### [EXERCISE AIM]
Please answer these questions using the text on hydrogen trains below.
1. What percentage of the European rail network is already electrified?
2. Which company is supplying the refueling infrastructure for the Quebec pilot?
3. How much is the province of Quebec contributing to the Alstom passenger train demonstration project?

### [SELECTED TEXT]
-------------------------

Hydrogen fuel cell-battery hybrid trains, often referred to as “hydrail,” are in service, but generally speaking hydrogen is battling against direct electric options, with shares of the future market unsettled. But as stated in the European Commission’s report “Electrification of the Transport System,” 60% of the European rail network is already electrified and 80% of traffic runs on these electrified lines. And given that report was produced in 2017, the figure is now likely higher. On owner costs, electric batteries are cheaper to date than hydrogen made from fossil fuels, and that hydrogen is cheaper than anything run on hydrogen made from renewable power, like the kind proposed in Atlantic Canada. Europe favours “green”, but the price difference is still material. It should also be said there is opportunity for train operators in Europe to self-produce hydrogen or contract production in Europe, or they might look to suppliers importing from countries other than Canada.
In North America, the topography, the population density and service demands for trains are different, and operators are now testing their options. Hydrogen is in the mix. Starting with passenger trains, hydrail is now being given trial runs. Alstom is doing a pilot with its Coradia iLint hydrail passenger train in Quebec this summer, with the private operator of the Charlevoix railway. The pilot is using green hydrogen made in Quebec by Harnois Énergies. Vancouver-based HTEC is supplying the refueling infrastructure.
HTEC is the company that in 2022 acquired the consulting firm that acted as lead author on Canada’s national hydrogen plan. The consultant, Zen Clean Energy Solutions, also produced both the feasibility studies for hydrogen for the Maritimes and Newfoundland and Labrador (completed in 2020 and 2021 respectively), referenced often in local debates.
Hydrogen supplier Harnois Énergies may become more familiar in Atlantic Canada in the coming years, as that company is currently awaiting Competition Board approval for purchase of a portion of the retail gas stations and convenience stores of the “Wilsons Systems” brands, being Esso Go Stores and Wilson’s Gas Stops. The operations are being purchased from Ailmentation Couche-Tard. That company was required to sell some of the network of gas stations, as a condition of the approval of a takeover of the Wilsons Systems business in August 2022. Harnois’ position in taking on the stations is of note, given Harnois was behind the first “multi-energy station” (the corner gas station also offering hydrogen fuel in Quebec City), showing an interest broadly in hydrogen end uses and related services.
The Alstom passenger train demonstration project is estimated to cost about $8 million, with the province of Quebec kicking in $3 million. The train will run on the Réseau Charlevoix rail network, along the St. Lawrence River, between a station in Quebec City and one in Baie-Saint-Paul. The regional county including Baie-Saint-Paul has a population of less than 13,000, introducing one of the real challenges in Canada for hydrail. Namely, plenty of rural areas not unlike Baie-Saint-Paul, or even more populated, searching right now for money for the expansion of rail service or (more commonly) introduction of any public transportation. Governments and operators are challenged by the demands on limited public dollars.
Regardless, the expectation is there will be at least a few lessons on hydrogen out of this Quebec trial for federal officials, Canadian provinces and U.S. state leaders. The Coradia iLint model is already well-traveled, with Alstom reporting more than 220,000 kilometres of service in eight European countries as of earlier this year. The train is designed for lines that are not already electrified.

-------------------------

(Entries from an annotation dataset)
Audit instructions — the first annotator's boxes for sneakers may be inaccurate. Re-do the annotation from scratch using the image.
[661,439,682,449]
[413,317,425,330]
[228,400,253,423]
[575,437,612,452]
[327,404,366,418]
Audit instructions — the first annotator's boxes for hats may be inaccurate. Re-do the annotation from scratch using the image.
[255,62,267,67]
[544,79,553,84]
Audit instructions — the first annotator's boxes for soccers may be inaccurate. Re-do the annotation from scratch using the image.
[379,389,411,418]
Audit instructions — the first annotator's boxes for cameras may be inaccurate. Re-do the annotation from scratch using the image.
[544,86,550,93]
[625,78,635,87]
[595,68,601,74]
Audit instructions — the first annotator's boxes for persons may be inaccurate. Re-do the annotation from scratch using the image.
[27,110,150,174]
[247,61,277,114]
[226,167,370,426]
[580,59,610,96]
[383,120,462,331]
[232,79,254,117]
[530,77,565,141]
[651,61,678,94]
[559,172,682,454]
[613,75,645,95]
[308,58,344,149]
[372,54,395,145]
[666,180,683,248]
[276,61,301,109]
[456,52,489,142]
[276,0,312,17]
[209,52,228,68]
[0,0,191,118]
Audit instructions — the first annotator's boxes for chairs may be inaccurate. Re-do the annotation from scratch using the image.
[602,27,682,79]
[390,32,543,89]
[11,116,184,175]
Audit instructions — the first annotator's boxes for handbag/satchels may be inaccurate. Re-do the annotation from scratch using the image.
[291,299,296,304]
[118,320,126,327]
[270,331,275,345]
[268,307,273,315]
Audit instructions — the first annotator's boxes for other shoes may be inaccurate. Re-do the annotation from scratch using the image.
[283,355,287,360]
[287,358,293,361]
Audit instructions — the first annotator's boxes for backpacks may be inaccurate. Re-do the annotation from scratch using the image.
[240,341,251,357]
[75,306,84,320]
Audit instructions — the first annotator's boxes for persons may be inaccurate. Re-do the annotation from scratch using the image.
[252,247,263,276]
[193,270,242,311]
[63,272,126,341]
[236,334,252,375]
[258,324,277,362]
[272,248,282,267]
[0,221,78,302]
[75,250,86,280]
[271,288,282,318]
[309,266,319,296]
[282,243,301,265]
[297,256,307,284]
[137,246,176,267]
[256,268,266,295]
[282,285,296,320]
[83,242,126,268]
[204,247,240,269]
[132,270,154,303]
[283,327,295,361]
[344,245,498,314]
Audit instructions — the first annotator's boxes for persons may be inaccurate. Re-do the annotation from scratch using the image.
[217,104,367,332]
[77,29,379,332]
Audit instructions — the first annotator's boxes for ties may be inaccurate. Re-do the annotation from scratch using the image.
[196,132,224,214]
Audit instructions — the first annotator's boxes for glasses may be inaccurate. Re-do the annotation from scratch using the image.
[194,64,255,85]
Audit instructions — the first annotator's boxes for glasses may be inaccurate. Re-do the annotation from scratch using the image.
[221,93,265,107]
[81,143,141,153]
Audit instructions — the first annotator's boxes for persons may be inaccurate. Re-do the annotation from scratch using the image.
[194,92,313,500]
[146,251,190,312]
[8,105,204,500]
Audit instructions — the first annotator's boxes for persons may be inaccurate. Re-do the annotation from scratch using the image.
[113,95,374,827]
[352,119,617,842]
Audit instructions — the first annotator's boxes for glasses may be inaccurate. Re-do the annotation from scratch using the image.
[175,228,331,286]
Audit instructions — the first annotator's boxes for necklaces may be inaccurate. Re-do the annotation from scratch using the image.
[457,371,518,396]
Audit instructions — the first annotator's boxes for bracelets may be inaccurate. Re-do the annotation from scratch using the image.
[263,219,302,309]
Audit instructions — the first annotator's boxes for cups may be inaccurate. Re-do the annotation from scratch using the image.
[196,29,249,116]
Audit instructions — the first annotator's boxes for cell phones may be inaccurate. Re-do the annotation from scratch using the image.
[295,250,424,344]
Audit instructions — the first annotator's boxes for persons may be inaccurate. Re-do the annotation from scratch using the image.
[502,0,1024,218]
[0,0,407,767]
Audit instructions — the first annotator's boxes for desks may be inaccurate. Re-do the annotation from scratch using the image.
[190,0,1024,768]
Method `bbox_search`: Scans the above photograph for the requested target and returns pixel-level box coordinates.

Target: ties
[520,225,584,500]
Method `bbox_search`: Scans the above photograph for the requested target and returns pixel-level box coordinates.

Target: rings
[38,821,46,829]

-------------------------

### [THE SOLUTION]
1. 60%
2. HTEC, which is based in Vancouver
3. $3 million